## What to produce:
Set down every line from the one containing "T cell reponses in seropositive humans" through the last line of the records below, exactly as written, and leave out the pictures.

Source material Block Start

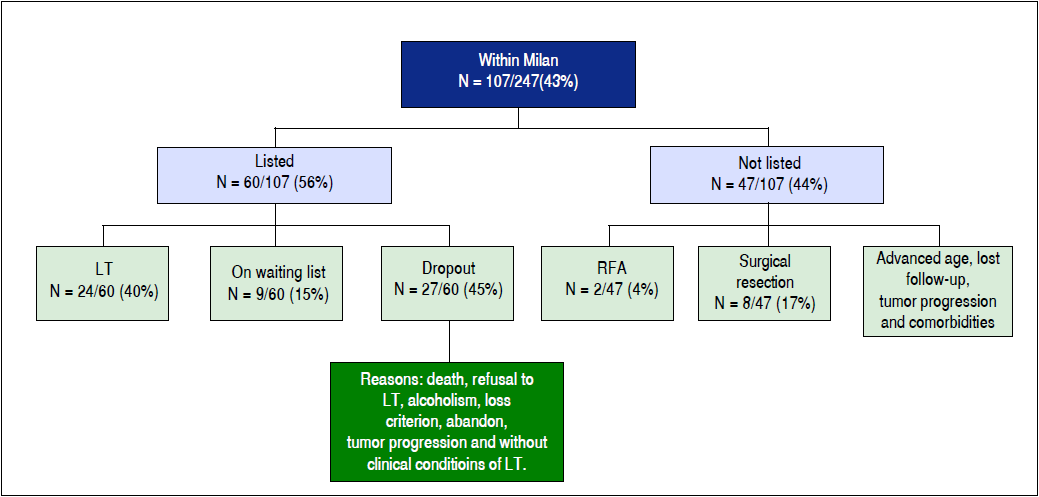 Within Milan
N = 107/247(43%)

Listed
N = 60/107 (56%)

Not listed
N = 47/107 (44%)

LT
N = 24/60 (40%)

On waiting list
N = 9/60 (15%)

Dropout
N = 27/60 (45%)

RFA
N = 2/47 (4%)

Surgical resection
N = 8/47 (17%)

Advanced age, lost follow-up, tumor progression and comorbidities

Reasons: death, refusal to LT, alcoholism, loss criterion, abandon, tumor progression and without clinical conditioins of LT.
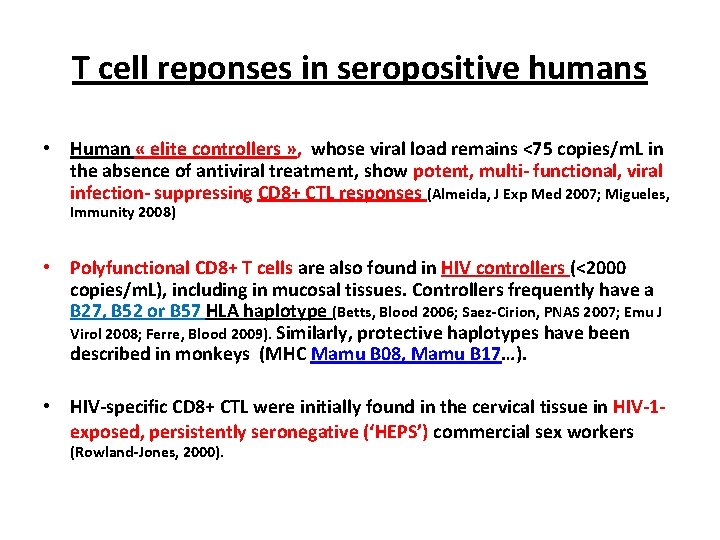 T cell reponses in seropositive humans

• Human « elite controllers », whose viral load remains <75 copies/mL in the absence of antiviral treatment, show potent, multi- functional, viral infection- suppressing CD8+ CTL responses (Almeida, J Exp Med 2007; Migueles, Immunity 2008)

• Polyfunctional CD8+ T cells are also found in HIV controllers (<2000 copies/mL), including in mucosal tissues. Controllers frequently have a B27, B52 or B57 HLA haplotype (Betts, Blood 2006; Saez-Cirion, PNAS 2007; Emu J Virol 2008; Ferre, Blood 2009). Similarly, protective haplotypes have been described in monkeys (MHC Mamu B08, Mamu B17…).

• HIV-specific CD8+ CTL were initially found in the cervical tissue in HIV-1-exposed, persistently seronegative ('HEPS') commercial sex workers (Rowland-Jones, 2000).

Source material Block End

## Exercise result:
 T cell reponses in seropositive humans

• Human « elite controllers », whose viral load remains <75 copies/mL in the absence of antiviral treatment, show potent, multi- functional, viral infection- suppressing CD8+ CTL responses (Almeida, J Exp Med 2007; Migueles, Immunity 2008)

• Polyfunctional CD8+ T cells are also found in HIV controllers (<2000 copies/mL), including in mucosal tissues. Controllers frequently have a B27, B52 or B57 HLA haplotype (Betts, Blood 2006; Saez-Cirion, PNAS 2007; Emu J Virol 2008; Ferre, Blood 2009). Similarly, protective haplotypes have been described in monkeys (MHC Mamu B08, Mamu B17…).

• HIV-specific CD8+ CTL were initially found in the cervical tissue in HIV-1-exposed, persistently seronegative ('HEPS') commercial sex workers (Rowland-Jones, 2000).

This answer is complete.